## Aufgabenstellung
Entscheide für jede Aussage, ob sie mit dem Textauszug übereinstimmt, und belege dein Ja oder Nein mit den ausschlaggebenden Worten als wörtlichem Zitat. (a) Der Essay wurde in der Wochenendausgabe einer Tageszeitung gelesen. (b) Franzobel erwähnt Grönland in seinem Essay nur ein einziges Mal. (c) Die Erinnerung gilt einem Abend am Karlsplatz.

## Textauszug
Beim Lesen „Ruhe in der Unruhe“ in der Wochenendausgabe der Tageszeitung des österreichischen Medienstandards an diesem letzten Sonntag im Mai 2024 setzte rasch eine Ablenkung ein, ein Abschweifen zu einer Erinnerung an einen Abend vor Jahren am Radetzkyplatz, als von Franzobel, so hell erleuchtet war der Schanigarten, eine Falte gesehen wurde … nun beim Lesen seines Essays in Erinnerung an diesen Abend stellt sich von selbst die Frage ein, die menschgemäß sonst gestellt wird, wenn ein Mensch beispielsweise der Literatur gestorben ist, was wird von diesem Menschen bleiben, aber es eine Frage, die durchaus und vielleicht klugerweise schon zu Lebzeiten eines sogenannten schöpferischen Menschen gestellt werden sollte, und Franzobel mit seinem Essay eignet sich dafür hervorragend, damit zu beginnen, zu fragen, bei Lebzeiten von Franzobel zu fragen, was wird von ihm bleiben —
Und weil es eine Frage zu Lebzeiten ist, was wird von ihm bleiben, kommt von selbst die Frage hinzu: Was kann aus ihm noch werden? Darum ist es schlecht bestellt, mit einem Blick in seinen Essay …
[W]er im Ukrainekrieg die russsische Seite verstehen will, ist ein Putin-Troll, und wenn man die Folgen der Migration anspricht, gilt man ungeschaut als Rechtsradikaler.
Als Aschermittwochschreiber wird der kleine Gebirgsjäger Franzobel nicht brauchen können, das schreibt er sich schon lange selbst, und bei so einem wie den oben zitierten Satz könnte gemeint werden, er, Franzobel, schreibe vom Gebirgsjäger ab.
Es ist nicht nur dieser Satz in seinem Essay, es könnte sein Essay Satz für Satz durchgegangen werden, ein jeder Satz aufgelöst werden, bis von keinem Satz etwas überbleibt, damit wäre aber zugleich der Eindruck vermittelt, von ihm bliebe doch etwas, zum Beispiel sein Essay, sein Essay bleibt auch — zum Vergessen. Natürlich schreibt Franzobel nicht dem Gebirgsjäger nach, sein Koordinatensystem ist vielleicht ein in Villach weltberühmter Filosof …
Mehrmals in seinem Essay erwähnt er Grönland, oh Grönland, das „ein Land des Weinanbaus“ einst, jedenfalls für einen, der abgelöst wurde und ihm nun vielleicht ein Sehnsuchtsland, einst in Grönland als Weinbauer —
Viele Menschen wissen nicht, wie sie Minderheiten benennen sollen, ohne als Rassist zu gelten. In Grönland ist das Wort Eskimo zum Beispiel kein Zeichen für koloniale Ignoranz […]
Wie in Österreich, in dem zum Beispiel das Wort „Zigeuner“ kein Zeichen für koloniale Ignoranz ist, wer kann in diesem Portschyland Rassistin genannt werden, wenn sie bloß ein Wort verwendet, mit dem sich manche Menschen dieser „Minderheit“ gar selbst benennen, und, ach die armen Menschen, die nicht wissen, wie sie Minderheiten benennen sollen, kann denn „Rassist“ überhaupt ein Vorwurf sein, ist doch „Rasse“ ein Wort der österreichischen Bundesverfassung …
Viel schreibt Franzobel von Orientierungslosigkeit, ja wie wahr, wohin das Orientierungslose führt, immer schon führte, eindrücklich führt er das vor, etwa in den „Dreißigjährigen Krieg“ …
Ein Satz muß doch noch zitiert werden, als Zeugnis für seinen Essay:
Mit der Entwicklung atomarer Waffen kam die Friedensbewegung.

## Bereitgestelltes Material
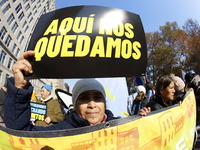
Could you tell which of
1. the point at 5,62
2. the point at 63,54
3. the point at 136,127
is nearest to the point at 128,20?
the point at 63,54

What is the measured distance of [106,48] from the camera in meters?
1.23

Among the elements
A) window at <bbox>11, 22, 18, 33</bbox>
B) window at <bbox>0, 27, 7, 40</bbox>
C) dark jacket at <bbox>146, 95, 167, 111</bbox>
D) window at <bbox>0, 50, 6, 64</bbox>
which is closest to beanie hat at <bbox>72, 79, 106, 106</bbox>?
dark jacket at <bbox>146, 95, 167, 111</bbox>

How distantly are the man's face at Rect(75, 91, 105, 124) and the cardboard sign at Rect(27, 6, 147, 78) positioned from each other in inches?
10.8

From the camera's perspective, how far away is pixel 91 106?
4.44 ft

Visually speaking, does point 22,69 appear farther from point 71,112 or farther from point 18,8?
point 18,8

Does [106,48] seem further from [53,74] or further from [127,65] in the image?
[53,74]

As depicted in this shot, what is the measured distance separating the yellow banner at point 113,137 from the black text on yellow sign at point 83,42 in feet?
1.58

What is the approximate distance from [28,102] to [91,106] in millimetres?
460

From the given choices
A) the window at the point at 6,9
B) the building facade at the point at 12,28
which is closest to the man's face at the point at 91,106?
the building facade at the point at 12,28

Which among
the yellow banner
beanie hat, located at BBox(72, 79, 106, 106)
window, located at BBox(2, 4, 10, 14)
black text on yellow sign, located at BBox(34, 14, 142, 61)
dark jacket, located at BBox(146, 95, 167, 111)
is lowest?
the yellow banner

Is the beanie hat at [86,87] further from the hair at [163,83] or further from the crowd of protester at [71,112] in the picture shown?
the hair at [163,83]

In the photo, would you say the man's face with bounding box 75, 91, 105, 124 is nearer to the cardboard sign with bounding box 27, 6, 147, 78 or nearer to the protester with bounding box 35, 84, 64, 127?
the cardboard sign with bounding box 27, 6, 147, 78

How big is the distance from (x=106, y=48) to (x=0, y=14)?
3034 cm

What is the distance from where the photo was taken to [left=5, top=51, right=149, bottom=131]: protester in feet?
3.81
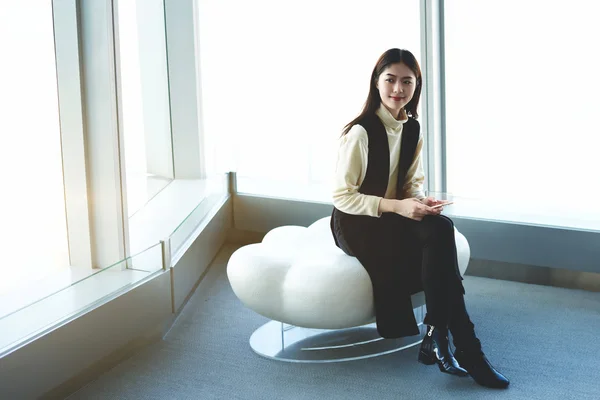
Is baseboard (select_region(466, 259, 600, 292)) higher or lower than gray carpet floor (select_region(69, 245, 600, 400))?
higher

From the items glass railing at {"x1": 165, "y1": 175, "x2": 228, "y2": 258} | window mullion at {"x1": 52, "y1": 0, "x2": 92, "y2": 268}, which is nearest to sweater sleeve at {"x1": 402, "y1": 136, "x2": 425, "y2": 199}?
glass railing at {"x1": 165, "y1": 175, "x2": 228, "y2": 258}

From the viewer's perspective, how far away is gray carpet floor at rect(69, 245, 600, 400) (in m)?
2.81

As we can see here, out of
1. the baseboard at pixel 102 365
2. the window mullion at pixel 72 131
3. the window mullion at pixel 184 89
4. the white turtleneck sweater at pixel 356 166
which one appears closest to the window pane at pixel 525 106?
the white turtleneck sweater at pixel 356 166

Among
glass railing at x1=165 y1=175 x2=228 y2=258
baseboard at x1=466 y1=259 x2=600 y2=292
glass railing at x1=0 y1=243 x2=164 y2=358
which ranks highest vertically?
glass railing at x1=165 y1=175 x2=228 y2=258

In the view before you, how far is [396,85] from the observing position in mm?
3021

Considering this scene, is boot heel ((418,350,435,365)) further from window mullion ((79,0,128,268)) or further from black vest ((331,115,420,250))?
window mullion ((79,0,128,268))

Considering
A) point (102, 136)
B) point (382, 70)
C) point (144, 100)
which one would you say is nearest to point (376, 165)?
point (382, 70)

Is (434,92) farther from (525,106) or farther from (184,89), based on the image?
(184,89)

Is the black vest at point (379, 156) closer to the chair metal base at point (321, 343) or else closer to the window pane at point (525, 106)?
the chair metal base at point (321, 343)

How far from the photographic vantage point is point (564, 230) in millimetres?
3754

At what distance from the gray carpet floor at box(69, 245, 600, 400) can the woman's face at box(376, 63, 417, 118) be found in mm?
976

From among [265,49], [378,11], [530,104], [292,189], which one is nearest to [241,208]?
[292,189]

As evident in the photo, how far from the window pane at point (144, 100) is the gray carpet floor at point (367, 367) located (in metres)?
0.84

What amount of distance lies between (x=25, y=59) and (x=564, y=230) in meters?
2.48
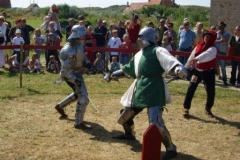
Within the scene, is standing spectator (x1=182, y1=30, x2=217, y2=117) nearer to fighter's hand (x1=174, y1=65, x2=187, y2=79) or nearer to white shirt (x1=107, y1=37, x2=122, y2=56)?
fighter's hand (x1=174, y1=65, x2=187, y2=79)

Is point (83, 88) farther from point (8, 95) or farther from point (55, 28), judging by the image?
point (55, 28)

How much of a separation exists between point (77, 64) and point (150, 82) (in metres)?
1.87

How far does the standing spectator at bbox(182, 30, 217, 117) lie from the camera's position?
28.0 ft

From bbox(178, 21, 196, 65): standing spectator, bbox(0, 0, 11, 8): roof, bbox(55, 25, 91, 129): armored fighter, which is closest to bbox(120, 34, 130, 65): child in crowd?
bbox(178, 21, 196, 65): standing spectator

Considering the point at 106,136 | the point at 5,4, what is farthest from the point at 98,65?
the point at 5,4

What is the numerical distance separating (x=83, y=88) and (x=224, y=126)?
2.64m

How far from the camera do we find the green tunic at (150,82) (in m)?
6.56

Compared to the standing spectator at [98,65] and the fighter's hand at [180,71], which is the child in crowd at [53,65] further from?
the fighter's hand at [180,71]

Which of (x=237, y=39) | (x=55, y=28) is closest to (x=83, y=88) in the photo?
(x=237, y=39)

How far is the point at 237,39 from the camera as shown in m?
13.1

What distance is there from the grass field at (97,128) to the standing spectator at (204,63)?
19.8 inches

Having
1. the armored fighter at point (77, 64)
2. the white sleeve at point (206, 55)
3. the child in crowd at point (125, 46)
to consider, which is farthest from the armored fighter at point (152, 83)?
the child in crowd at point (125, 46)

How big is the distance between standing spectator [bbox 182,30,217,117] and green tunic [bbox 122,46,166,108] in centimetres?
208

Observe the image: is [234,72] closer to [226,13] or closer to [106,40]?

## Ergebnis
(a) Ja: „in der Wochenendausgabe der Tageszeitung des österreichischen Medienstandards“
(b) Nein: „Mehrmals in seinem Essay erwähnt er Grönland“
(c) Nein: „an einen Abend vor Jahren am Radetzkyplatz“